> _Exercise details_
Return the listing below exactly. Leave its pictures out.

> _Entries provided_
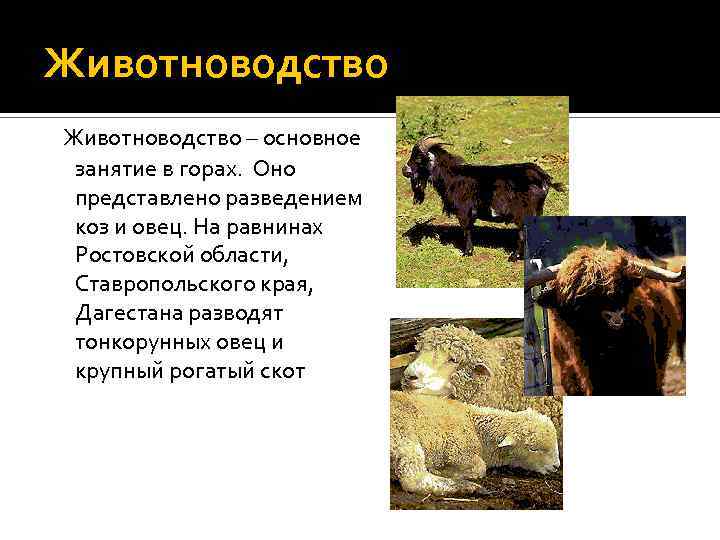 Животноводство

Животноводство – основное занятие в горах. Оно представлено разведением коз и овец. На равнинах Ростовской области, Ставропольского края, Дагестана разводят тонкорунных овец и крупный рогатый скот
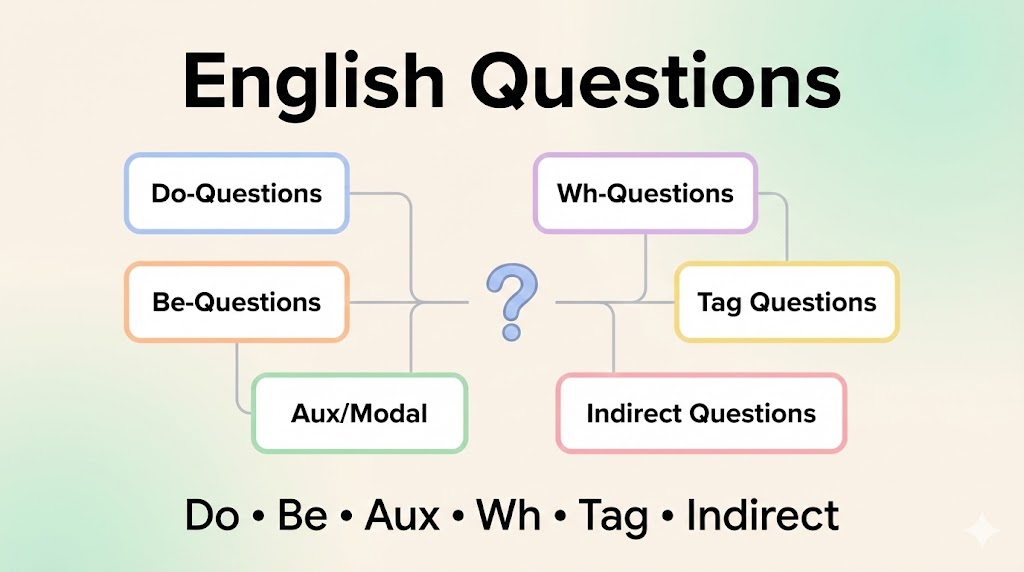 English Questions

Do-Questions

Be-Questions

Aux/Modal

?

Wh-Questions

Tag Questions

Indirect Questions

Do • Be • Aux • Wh • Tag • Indirect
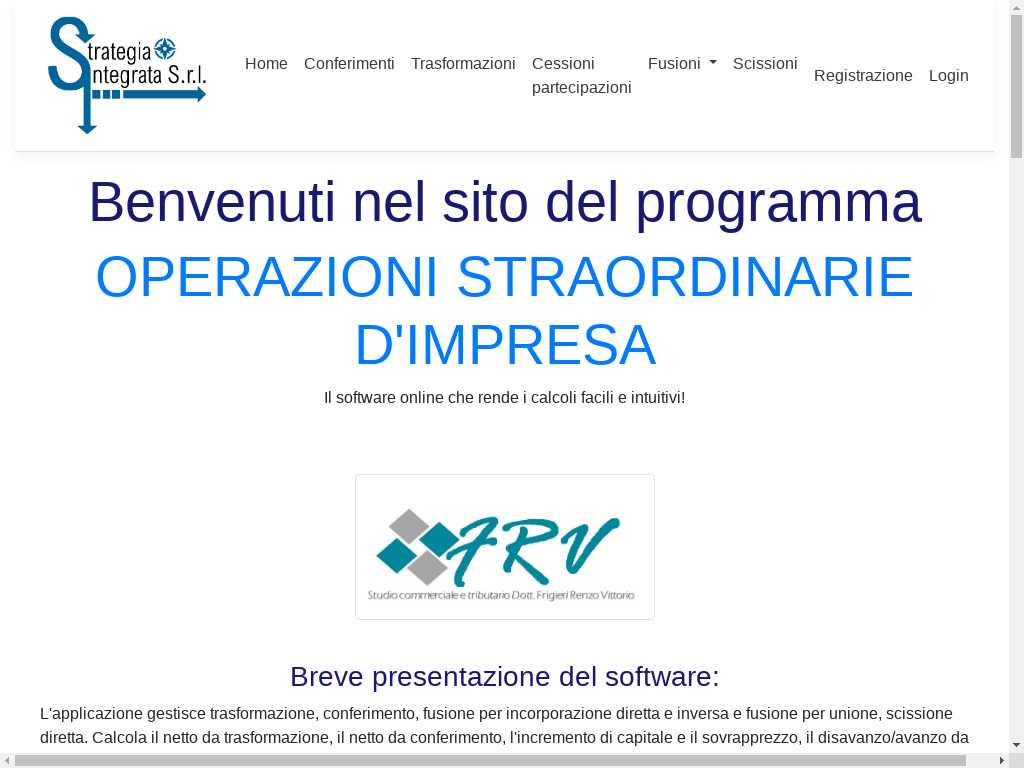 Strategia Integrata S.r.l.

Home Conferimenti Trasformazioni Cessioni partecipazioni Fusioni Scissioni Registrazione Login

Benvenuti nel sito del programma

OPERAZIONI STRAORDINARIE D'IMPRESA

Il software online che rende i calcoli facili e intuitivi!

FRV
Studio commerciale e tributario Dott. Frigieri Renzo Vittorio

Breve presentazione del software:

L'applicazione gestisce trasformazione, conferimento, fusione per incorporazione diretta e inversa e fusione per unione, scissione diretta. Calcola il netto da trasformazione, il netto da conferimento, l'incremento di capitale e il sovrapprezzo, il disavanzo/avanzo da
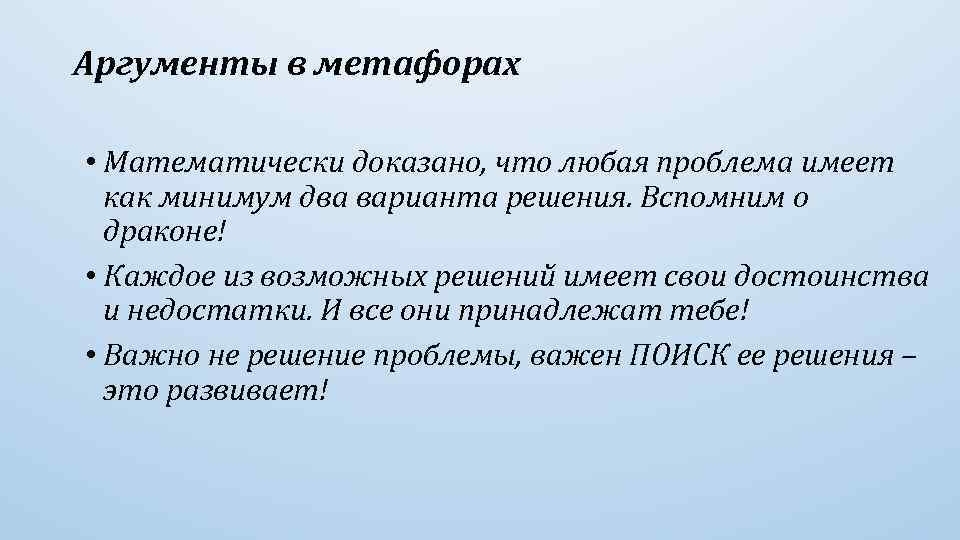 Аргументы в метафорах

• Математически доказано, что любая проблема имеет как минимум два варианта решения. Вспомним о драконе!
• Каждое из возможных решений имеет свои достоинства и недостатки. И все они принадлежат тебе!
• Важно не решение проблемы, важен ПОИСК ее решения – это развивает!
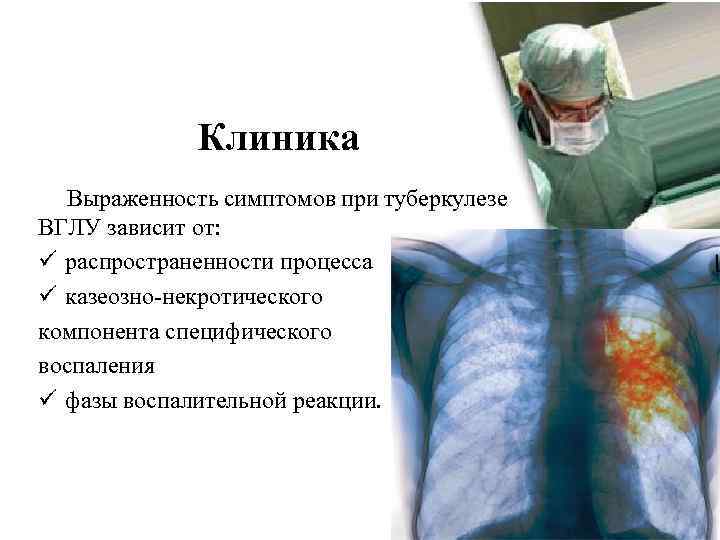 Клиника

Выраженность симптомов при туберкулезе ВГЛУ зависит от:
✓ распространенности процесса
✓ казеозно-некротического компонента специфического воспаления
✓ фазы воспалительной реакции.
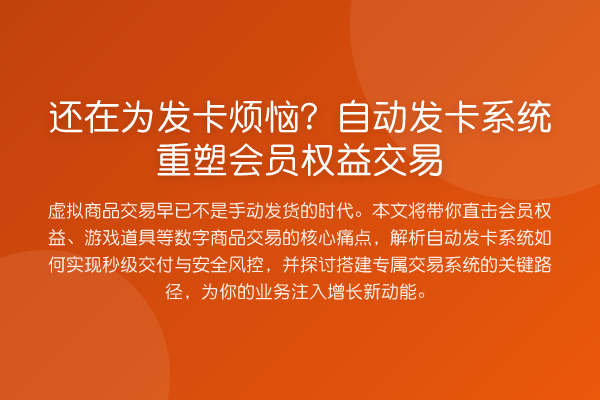 还在为发卡烦恼？自动发卡系统重塑会员权益交易

虚拟商品交易早已不是手动发货的时代。本文将带你直击会员权益、游戏道具等数字商品交易的核心痛点，解析自动发卡系统如何实现秒级交付与安全风控，并探讨搭建专属交易系统的关键路径，为你的业务注入增长新动能。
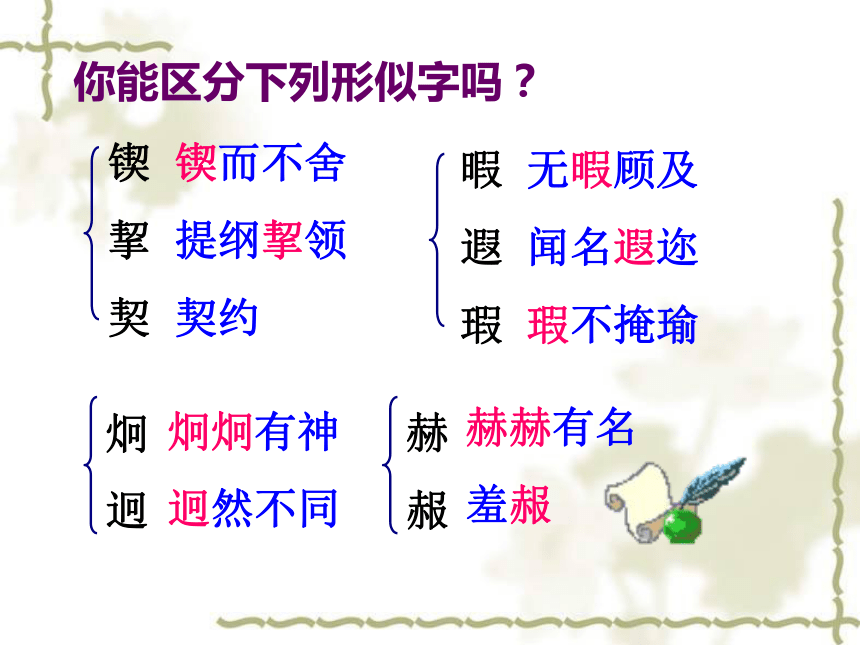 你能区分下列形似字吗？

锲 锲而不舍
挈 提纲挈领
契 契约

暇 无暇顾及
遐 闻名遐迩
瑕 瑕不掩瑜

炯 炯炯有神
迥 迥然不同

赫 赫赫有名
赧 羞赧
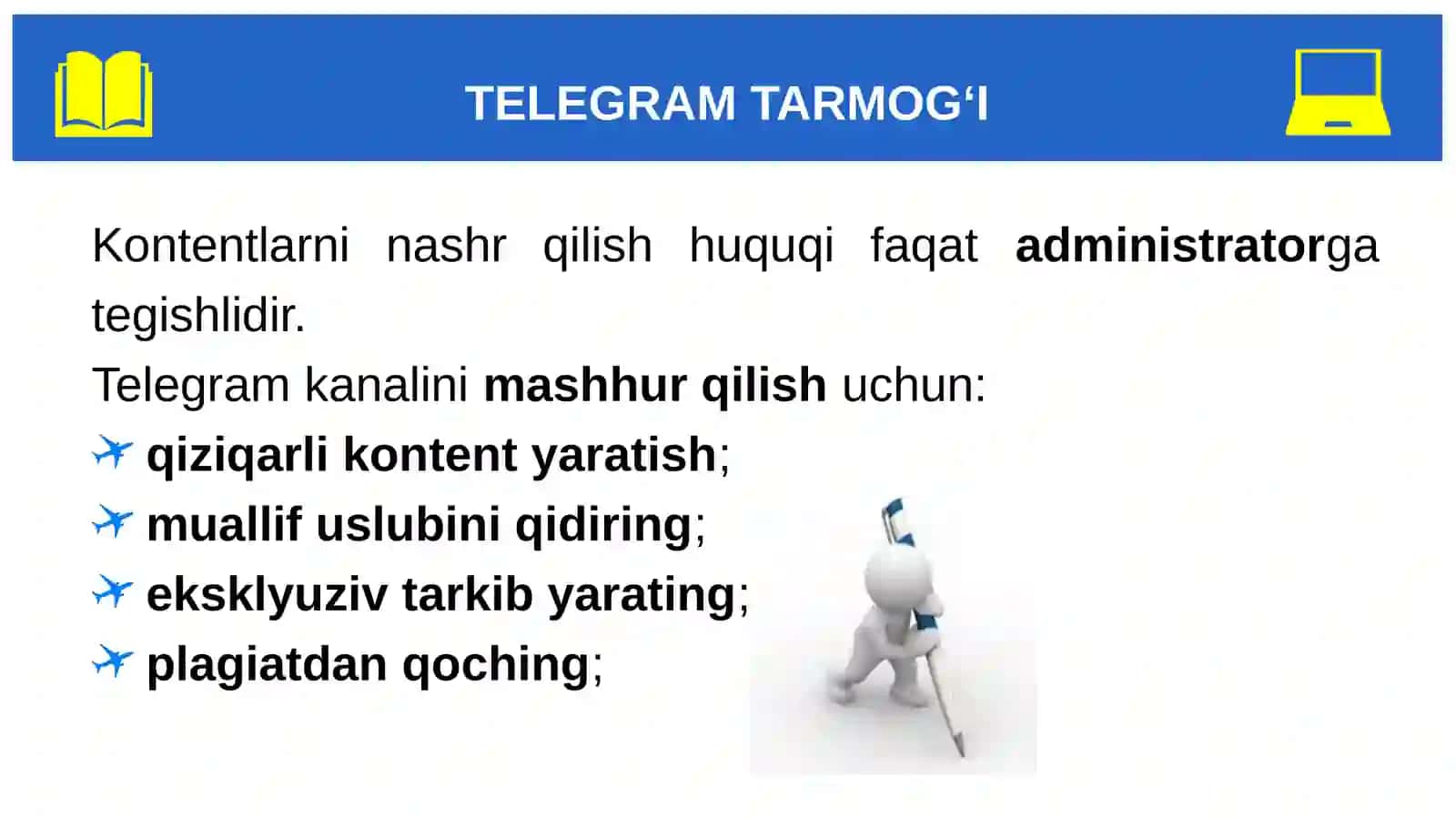 TELEGRAM TARMOG‘I

Kontentlarni nashr qilish huquqi faqat administratorga tegishlidir.

Telegram kanalini mashhur qilish uchun:
qiziqarli kontent yaratish;
muallif uslubini qidiring;
eksklyuziv tarkib yarating;
plagiatdan qoching;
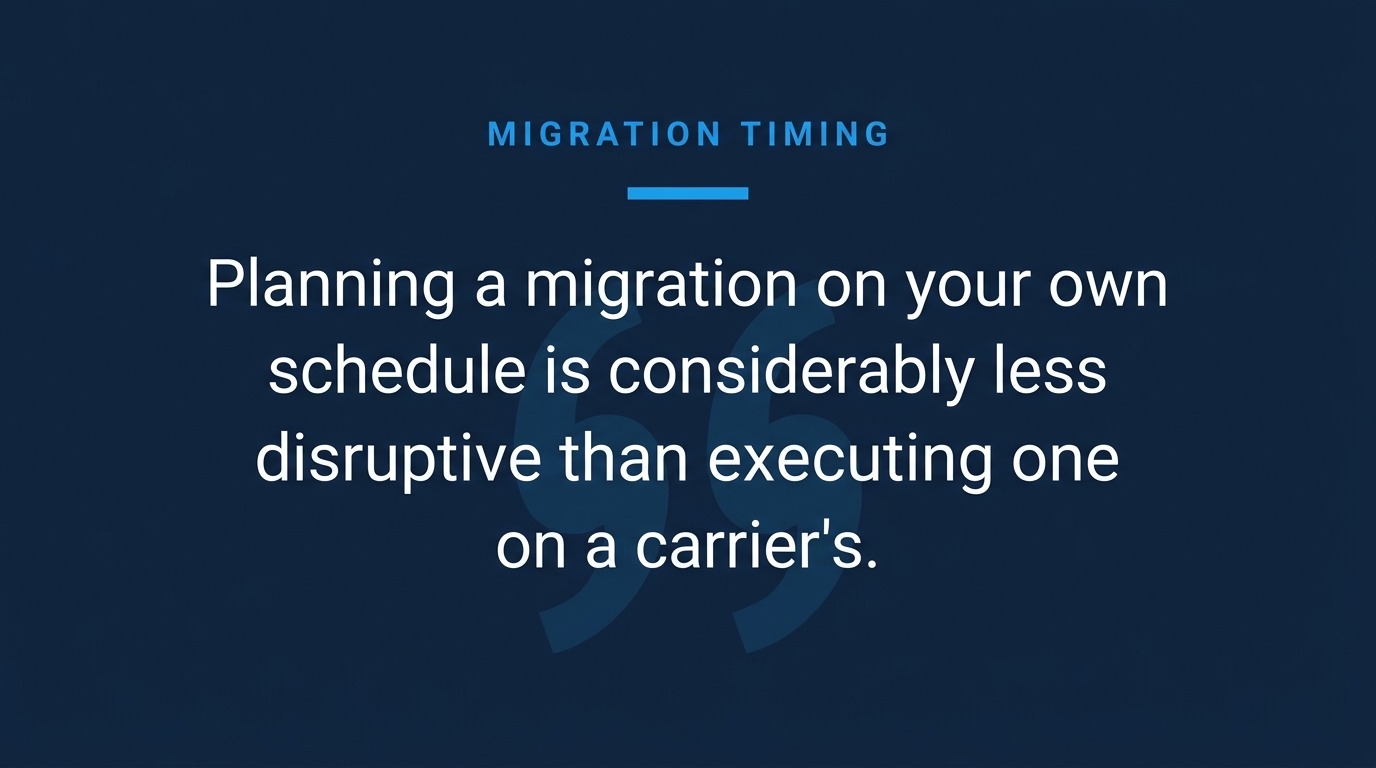 MIGRATION TIMING

Planning a migration on your own schedule is considerably less disruptive than executing one on a carrier's.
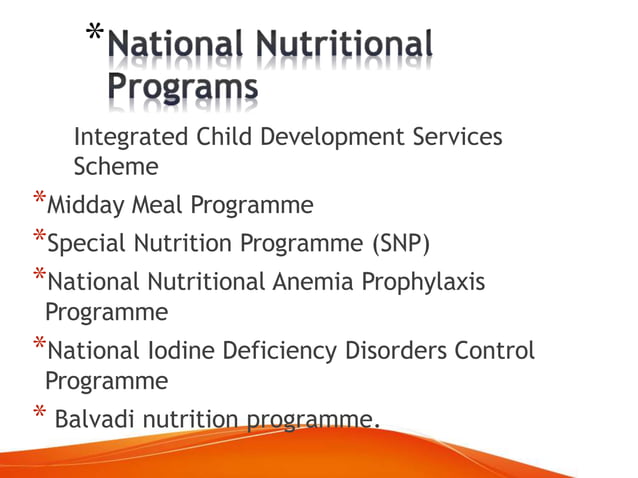 *National Nutritional Programs

Integrated Child Development Services Scheme

*Midday Meal Programme

*Special Nutrition Programme (SNP)

*National Nutritional Anemia Prophylaxis Programme

*National Iodine Deficiency Disorders Control Programme

* Balvadi nutrition programme.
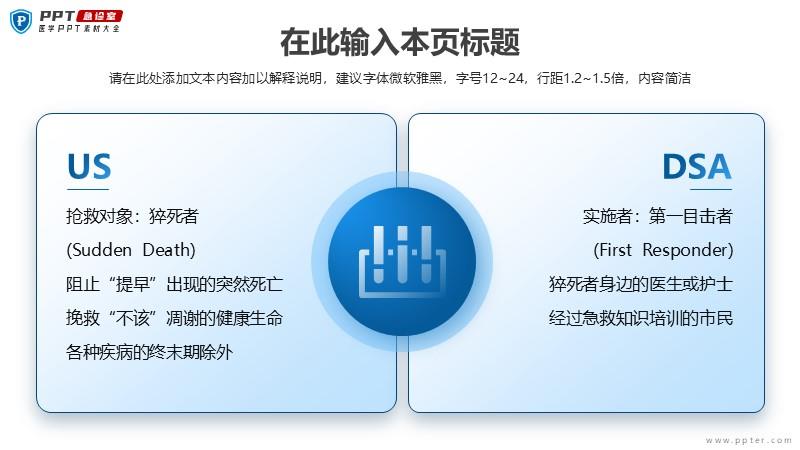 PPT 急诊室
医学PPT素材大全

在此输入本页标题

请在此处添加文本内容加以解释说明，建议字体微软雅黑，字号12~24，行距1.2~1.5倍，内容简洁

US

抢救对象：猝死者
(Sudden Death)
阻止“提早”出现的突然死亡
挽救“不该”凋谢的健康生命
各种疾病的终末期除外

DSA

实施者：第一目击者
(First Responder)
猝死者身边的医生或护士
经过急救知识培训的市民

www.ppter.com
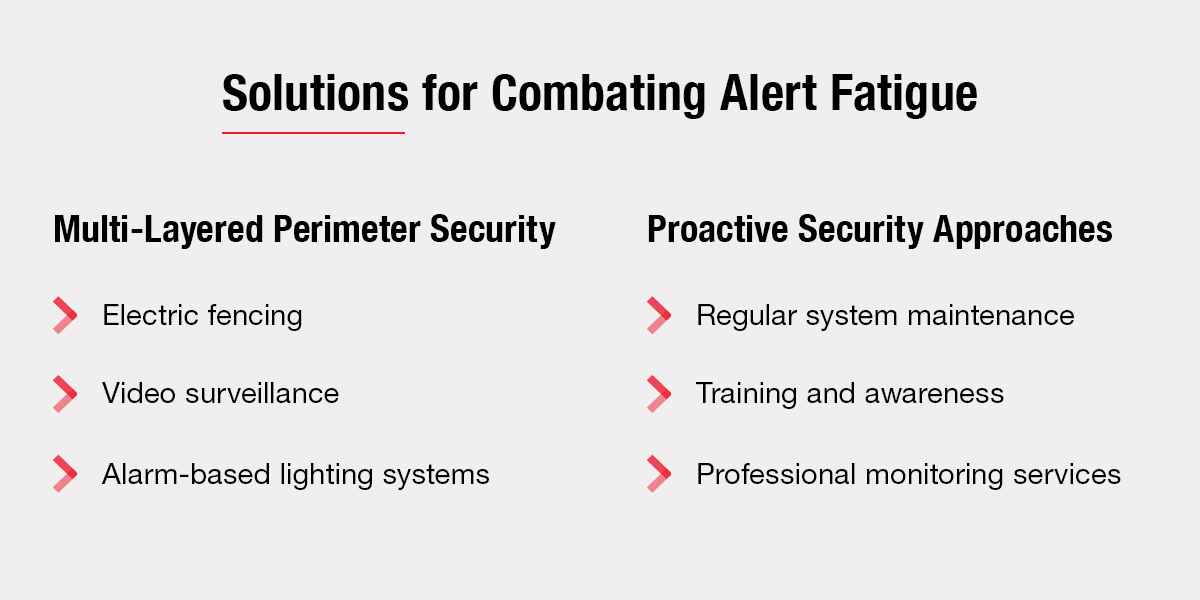 Solutions for Combating Alert Fatigue

Multi-Layered Perimeter Security

Electric fencing

Video surveillance

Alarm-based lighting systems

Proactive Security Approaches

Regular system maintenance

Training and awareness

Professional monitoring services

> _Written solution_
 Животноводство

Животноводство – основное занятие в горах. Оно представлено разведением коз и овец. На равнинах Ростовской области, Ставропольского края, Дагестана разводят тонкорунных овец и крупный рогатый скот
 English Questions

Do-Questions

Be-Questions

Aux/Modal

?

Wh-Questions

Tag Questions

Indirect Questions

Do • Be • Aux • Wh • Tag • Indirect
 Strategia Integrata S.r.l.

Home Conferimenti Trasformazioni Cessioni partecipazioni Fusioni Scissioni Registrazione Login

Benvenuti nel sito del programma

OPERAZIONI STRAORDINARIE D'IMPRESA

Il software online che rende i calcoli facili e intuitivi!

FRV
Studio commerciale e tributario Dott. Frigieri Renzo Vittorio

Breve presentazione del software:

L'applicazione gestisce trasformazione, conferimento, fusione per incorporazione diretta e inversa e fusione per unione, scissione diretta. Calcola il netto da trasformazione, il netto da conferimento, l'incremento di capitale e il sovrapprezzo, il disavanzo/avanzo da
 Аргументы в метафорах

• Математически доказано, что любая проблема имеет как минимум два варианта решения. Вспомним о драконе!
• Каждое из возможных решений имеет свои достоинства и недостатки. И все они принадлежат тебе!
• Важно не решение проблемы, важен ПОИСК ее решения – это развивает!
 Клиника

Выраженность симптомов при туберкулезе ВГЛУ зависит от:
✓ распространенности процесса
✓ казеозно-некротического компонента специфического воспаления
✓ фазы воспалительной реакции.
 还在为发卡烦恼？自动发卡系统重塑会员权益交易

虚拟商品交易早已不是手动发货的时代。本文将带你直击会员权益、游戏道具等数字商品交易的核心痛点，解析自动发卡系统如何实现秒级交付与安全风控，并探讨搭建专属交易系统的关键路径，为你的业务注入增长新动能。
 你能区分下列形似字吗？

锲 锲而不舍
挈 提纲挈领
契 契约

暇 无暇顾及
遐 闻名遐迩
瑕 瑕不掩瑜

炯 炯炯有神
迥 迥然不同

赫 赫赫有名
赧 羞赧
 TELEGRAM TARMOG‘I

Kontentlarni nashr qilish huquqi faqat administratorga tegishlidir.

Telegram kanalini mashhur qilish uchun:
qiziqarli kontent yaratish;
muallif uslubini qidiring;
eksklyuziv tarkib yarating;
plagiatdan qoching;
 MIGRATION TIMING

Planning a migration on your own schedule is considerably less disruptive than executing one on a carrier's.
 *National Nutritional Programs

Integrated Child Development Services Scheme

*Midday Meal Programme

*Special Nutrition Programme (SNP)

*National Nutritional Anemia Prophylaxis Programme

*National Iodine Deficiency Disorders Control Programme

* Balvadi nutrition programme.
 PPT 急诊室
医学PPT素材大全

在此输入本页标题

请在此处添加文本内容加以解释说明，建议字体微软雅黑，字号12~24，行距1.2~1.5倍，内容简洁

US

抢救对象：猝死者
(Sudden Death)
阻止“提早”出现的突然死亡
挽救“不该”凋谢的健康生命
各种疾病的终末期除外

DSA

实施者：第一目击者
(First Responder)
猝死者身边的医生或护士
经过急救知识培训的市民

www.ppter.com
 Solutions for Combating Alert Fatigue

Multi-Layered Perimeter Security

Electric fencing

Video surveillance

Alarm-based lighting systems

Proactive Security Approaches

Regular system maintenance

Training and awareness

Professional monitoring services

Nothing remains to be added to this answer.